Saya memperhatikan anak-anak SD yang sangat rajin ini, namun seketika terlintas sebuah keheranan saat melihat seorang guru yang memukul muridnya. Terdengar samar-samar, guru itu juga mengeluarkan omelan karena siswa didiknya ini dianggap datang terlambat. Dengan seketika tiga anak yang baru datang ini berbaris untuk mendapat giliran dijewer dan dipukul menggunakan sebilah kayu. Setelah itu guru piket juga melakukan hal yang sama kepada siswa yang sedang memungut sampah di bawah pohon. Satu per satu siswa ini dipukul karena membersihkan halaman tidak menggunakan sapu lidi.
Alasan yang sepele untuk menjatuhkan sanksi kepada anak usia SD  ini sempat menjadi perbincangan saya dengan rekan guru selama perjalanan menuju SMA, tempat kami mengajar. Tindakan guru yang kami jumpai ini sebenarnya sudah terbilang tindak kekerasan di lingkungan sekolah. Ada sedikit keheranan karena perlakukan ini jarang kami jumpai di Jawa. Ternyata di Indonesia bagian timur pendidikan masih erat kaitannya dengan tindak kekerasan yang telah dianggap lumrah. Alhasil tercipta pula generasi yang mempunyai perilaku sama dengan pola didikan yang didapatnya di sekolah.

Data yang Ditampilkan -
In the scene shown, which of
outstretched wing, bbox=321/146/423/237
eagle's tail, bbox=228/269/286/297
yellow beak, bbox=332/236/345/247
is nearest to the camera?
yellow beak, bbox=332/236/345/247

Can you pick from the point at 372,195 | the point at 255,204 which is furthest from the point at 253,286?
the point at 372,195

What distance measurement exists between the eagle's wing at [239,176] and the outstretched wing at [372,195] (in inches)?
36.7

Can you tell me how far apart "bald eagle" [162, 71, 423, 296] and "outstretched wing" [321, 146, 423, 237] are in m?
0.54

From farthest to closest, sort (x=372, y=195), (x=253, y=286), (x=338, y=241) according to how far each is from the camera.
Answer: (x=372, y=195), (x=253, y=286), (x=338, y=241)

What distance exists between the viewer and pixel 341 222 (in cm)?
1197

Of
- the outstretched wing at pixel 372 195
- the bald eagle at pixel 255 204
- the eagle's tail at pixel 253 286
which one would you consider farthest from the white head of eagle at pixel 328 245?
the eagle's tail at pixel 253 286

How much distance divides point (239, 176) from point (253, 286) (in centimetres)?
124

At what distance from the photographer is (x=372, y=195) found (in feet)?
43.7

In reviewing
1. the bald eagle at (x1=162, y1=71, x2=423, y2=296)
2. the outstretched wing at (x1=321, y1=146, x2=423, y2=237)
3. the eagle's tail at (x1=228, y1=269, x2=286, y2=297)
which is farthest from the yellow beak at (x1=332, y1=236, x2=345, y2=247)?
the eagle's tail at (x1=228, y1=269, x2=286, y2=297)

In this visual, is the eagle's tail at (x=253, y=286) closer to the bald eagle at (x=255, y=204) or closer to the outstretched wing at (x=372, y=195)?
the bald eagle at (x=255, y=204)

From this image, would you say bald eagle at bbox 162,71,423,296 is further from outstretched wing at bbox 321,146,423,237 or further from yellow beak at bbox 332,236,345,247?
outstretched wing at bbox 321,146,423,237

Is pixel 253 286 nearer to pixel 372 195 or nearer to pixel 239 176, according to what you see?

Soal Latihan -
[a] Tentukan apakah setiap pernyataan berikut sesuai dengan teks tentang kekerasan guru di sekolah, lalu sertakan kutipan persis dari teks yang menjadi penentunya. (i) Tiga anak yang baru datang dipukul menggunakan sebilah kayu. (ii) Siswa yang memungut sampah dipukul karena membersihkan halaman dengan sapu lidi. (iii) Penulis sering menjumpai perlakuan seperti itu di Jawa.
[b] Menurut teks tentang kekerasan guru di sekolah, ke mana penulis dan rekan gurunya sedang dalam perjalanan?
[c] Lanjutkan teks tentang kekerasan guru di sekolah mulai dari kalimat terakhirnya.

Hasil Pengerjaan -
[a]
(i) Ya: "tiga anak yang baru datang ini berbaris untuk mendapat giliran dijewer dan dipukul menggunakan sebilah kayu"
(ii) Tidak: "Satu per satu siswa ini dipukul karena membersihkan halaman tidak menggunakan sapu lidi"
(iii) Tidak: "perlakukan ini jarang kami jumpai di Jawa"

[b] Menuju SMA, tempat mereka mengajar.

[c]
Kekerasan guru kepada siswa dianggap lumrah karena hampir semua sekolah juga menerapkan pola asuh yang sama. Baik kepada siswa SD, SMP, maupun SMA. Jarang atau bahkan nyaris tidak ada sanksi yang diberikan kepada guru seperti yang diterapkan di Jawa, mengingat kebiasaan ini sudah mendarah daging dalam dunia pendidikan di Indonesia Timur.
Awalnya ada sebuah keanehan saat saya menjumpai seorang guru menjewer, memukul, dan membentak siswa. Alasannya karena siswa melakukan kesalahan atau hanya sekedar tidak mampu memahami materi pelajaran dengan baik. Selama berada di NTT perlakuan ini nyaris saya jumpai setiap hari. Bahkan tidak hanya dilakukan guru kepada siswanya, namun orangtua kepada anak pun juga sama. Saya sempat bertanya kepada guru dan orangtua mengapa anak harus diperlakukan dengan keras.  Tujuannya adalah agar anak menjadi pribadi yang penurut, rajin, dan disiplin. Namun pada kenyataannya bukan tujuan utama yang tercapai, malahan tercipta generasi yang berani membangkang, berwatak keras, dan bermental ciut dalam proses pembelajaran di sekolah.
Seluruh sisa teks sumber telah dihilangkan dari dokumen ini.